With sleeping and getting dressed sorted, the next priority was somewhere to work since our house is kind of under construction and the bedroom is the only zen space where we can get computer work done. It’s nice to have a desk facing a window, so that’s where I put it. It’s out of the way of the door clearance of both the main door and the armoire doors. (And low enough that the French window clears it, since the two halves open to the inside. So much clearance to worry about!)
Finally, we plugged in some lamps and hung some art.
I’m not saying this is the most beautifully designed room ever; it’s very much a work in progress and my focus was on making it serviceable as quickly as possible. It needs a fresh coat of paint or wallpaper, the floors need properly sanded and finished, the windows need curtains, the rugs need switched out for better-fitting, more permanent solutions. And it needs a comfortable chair and ottoman, perhaps to the right of the fireplace, to sit and read.
We might even get a new bed. All the individual pieces of furniture can be swapped out (except the armoires; those are incredibly hard to move, lol) but the space planning will essentially stay the same now.
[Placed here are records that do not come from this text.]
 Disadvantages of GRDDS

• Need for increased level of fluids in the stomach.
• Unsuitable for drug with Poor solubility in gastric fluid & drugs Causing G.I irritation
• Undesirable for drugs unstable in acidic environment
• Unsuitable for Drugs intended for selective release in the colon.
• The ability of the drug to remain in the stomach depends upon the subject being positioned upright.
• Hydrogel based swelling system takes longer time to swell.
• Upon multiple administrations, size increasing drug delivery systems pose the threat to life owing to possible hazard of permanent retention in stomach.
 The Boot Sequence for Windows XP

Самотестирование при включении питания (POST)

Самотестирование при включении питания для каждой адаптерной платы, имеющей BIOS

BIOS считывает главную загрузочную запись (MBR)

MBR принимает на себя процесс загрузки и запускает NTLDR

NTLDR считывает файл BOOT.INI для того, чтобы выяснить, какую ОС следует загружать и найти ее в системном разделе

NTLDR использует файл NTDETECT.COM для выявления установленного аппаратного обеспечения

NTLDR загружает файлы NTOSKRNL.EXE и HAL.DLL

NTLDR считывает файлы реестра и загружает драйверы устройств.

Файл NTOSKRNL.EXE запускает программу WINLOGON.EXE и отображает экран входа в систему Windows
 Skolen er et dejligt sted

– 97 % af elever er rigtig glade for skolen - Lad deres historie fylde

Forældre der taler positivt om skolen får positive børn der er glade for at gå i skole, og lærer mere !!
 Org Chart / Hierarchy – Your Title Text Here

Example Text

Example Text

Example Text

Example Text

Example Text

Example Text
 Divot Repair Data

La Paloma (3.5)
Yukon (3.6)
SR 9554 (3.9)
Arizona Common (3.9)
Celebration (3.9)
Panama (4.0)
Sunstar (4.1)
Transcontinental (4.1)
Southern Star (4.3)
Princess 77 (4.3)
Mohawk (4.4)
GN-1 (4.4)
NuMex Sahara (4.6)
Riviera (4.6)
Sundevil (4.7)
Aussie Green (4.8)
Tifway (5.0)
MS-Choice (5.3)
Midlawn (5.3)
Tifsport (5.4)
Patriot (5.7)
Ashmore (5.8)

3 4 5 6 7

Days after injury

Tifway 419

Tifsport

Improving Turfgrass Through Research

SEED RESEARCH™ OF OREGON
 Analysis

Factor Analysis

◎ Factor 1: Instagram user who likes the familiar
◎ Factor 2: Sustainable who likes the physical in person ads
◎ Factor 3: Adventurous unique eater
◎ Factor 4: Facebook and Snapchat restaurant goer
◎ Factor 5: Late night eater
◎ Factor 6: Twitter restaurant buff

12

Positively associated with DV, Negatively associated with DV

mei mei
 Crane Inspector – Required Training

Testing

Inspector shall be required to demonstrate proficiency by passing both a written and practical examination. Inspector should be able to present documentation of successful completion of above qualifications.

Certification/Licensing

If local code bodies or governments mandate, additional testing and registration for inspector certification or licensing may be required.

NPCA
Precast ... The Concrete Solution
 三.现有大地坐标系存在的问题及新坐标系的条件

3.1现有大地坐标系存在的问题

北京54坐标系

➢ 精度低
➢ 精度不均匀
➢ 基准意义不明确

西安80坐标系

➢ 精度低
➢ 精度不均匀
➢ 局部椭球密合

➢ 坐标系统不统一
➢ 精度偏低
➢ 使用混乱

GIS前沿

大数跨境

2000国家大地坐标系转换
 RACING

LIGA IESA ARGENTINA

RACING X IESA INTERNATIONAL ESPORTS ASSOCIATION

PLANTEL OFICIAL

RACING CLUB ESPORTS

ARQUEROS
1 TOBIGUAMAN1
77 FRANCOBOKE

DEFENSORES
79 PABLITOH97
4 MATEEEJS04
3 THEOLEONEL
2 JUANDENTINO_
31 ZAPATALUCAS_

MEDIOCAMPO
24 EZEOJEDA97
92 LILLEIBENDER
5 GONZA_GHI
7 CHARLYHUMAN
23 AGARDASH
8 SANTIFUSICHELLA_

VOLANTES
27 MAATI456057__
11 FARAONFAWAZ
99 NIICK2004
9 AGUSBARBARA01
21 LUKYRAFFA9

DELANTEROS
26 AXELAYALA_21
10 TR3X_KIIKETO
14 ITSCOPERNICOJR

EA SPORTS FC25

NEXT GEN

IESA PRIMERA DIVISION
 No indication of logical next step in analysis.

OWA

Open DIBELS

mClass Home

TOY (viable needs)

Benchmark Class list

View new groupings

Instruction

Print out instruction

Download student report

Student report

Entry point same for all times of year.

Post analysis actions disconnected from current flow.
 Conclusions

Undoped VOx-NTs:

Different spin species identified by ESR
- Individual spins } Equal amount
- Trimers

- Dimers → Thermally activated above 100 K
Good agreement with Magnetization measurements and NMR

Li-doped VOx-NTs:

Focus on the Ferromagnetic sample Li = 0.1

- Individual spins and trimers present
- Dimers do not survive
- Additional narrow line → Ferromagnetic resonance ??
I threw together the elevations of the four walls to give you a visual; Joseph and other professional designer friends, if you’re reading this, don’t laugh. The listed dimensions mean nothing; ignore them.
So that’s the bedroom in France!
To quickly run through the space planning decisions in my living/dining room in Boston, the biggest parameter, the “thing that couldn’t go anywhere else” was that the dining table and chairs had to be in front of the windows, by the kitchen. (Being able to seat 6 people for dinner in my tiny space was a high priority, and there was only one place with the chair clearance to make that possible, if still tight.) The next priority was the baker’s rack, which could either go to the left or right of the fireplace. Since I was going to use it to store dishes and cookbooks, the right of the fireplace made the most sense. Then, a sofa facing the fireplace made sense, with a coffee table between. Next, the chest of drawers could either go to the left of the fireplace or the perpendicular short wall. I have tried both spots and ultimately decided the room feels more balanced and larger to me with it on the perpendicular wall. Check out this post to see visuals, and the evolution from move-in.
I think that’s all I have to say on the subject today! This obviously stops short of actually decorating a room: no choices about color, texture, material, pattern, etc. come up in the space planning step. But the intention was to keep it big picture, so hopefully I achieved that.
Let me know… was this helpful? Do you go about space planning differently?